Terrorists can only have power against us if we give it to them. If we refuse to be captives of our fear, even of our fear of uncertainty and death, then what power do they have over us? We don’t’ have to yield to that temptation. We can pursue the path of the open heart, mind, and hands by joining our lives together in a spirit of love, reason and freedom — bravely choosing that way again and again even when it means taking risks, even when it means giving things up. Because, actually, sometimes in the quest for justice and truth, the worst that can happen is pretty bad. Sometimes we have to give up our lives, our comfort, and our security. But, if we’re being honest with ourselves, we don’t ever own those things anyway. They are temporary gifts from the Great Big Thing.
If this world is ever going to blossom into the realm of peace and well being that we know it can be, it’s going to come from people who refuse to succumb to fear, people who keep their doors unlocked, who welcome strangers, who sit down and have that hard conversation, who face their own demons, who plop down on the bus next to that strange guy with the funny hair. Fighting the war on terror is that mundane. The real defense of freedom begins with us and our daily choices. Harley-riding UU poet and minister Carl Nelson described freedom this way:
"To accept our world without surrender to it, that is to be free. To accept a universe rolling without aim or purpose and yet to build our purpose into it, that is to be free. To accept annihilation in the wastes of eternity and yet to savor every drop of life’s elixir, that is to be free. To accept grief as the inevitable concomitant of love and yet to lavish those feelings freely on one another, that is to be free."
Sooner or later, I believe that people are going to get sick of this bullying and fear mongering. Sooner or later people are going to get sick of this stupid war. As we wait and work for that day, our job is to demonstrate what living without fear looks like. Here, together in a community, a living testimony to what it’s like to live without being afraid of gay people; to live without being afraid of putting women in charge, to live without fear of aging, to live without fear of growing and changing.

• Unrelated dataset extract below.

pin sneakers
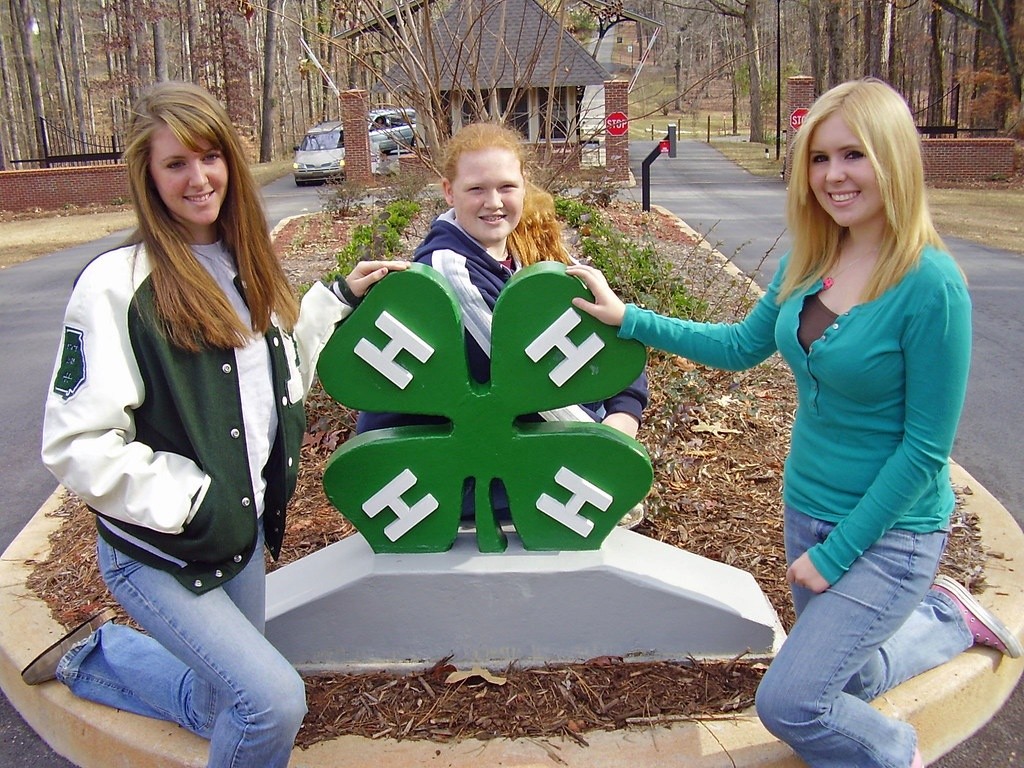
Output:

So, again we freely gather and we come home to one another to forge again the bonds of friendship, to kindle and feed these fires of community. We freely gather to discover who we are to share that with others for the sake of the greater good. Again, we freely gather to seek truth and meaning, to honor and respect all people, to find unity in our diversity. The limitless spirit of life moves in us and again we come, free people in the free church, whose joyous mission is nothing less than saving the world.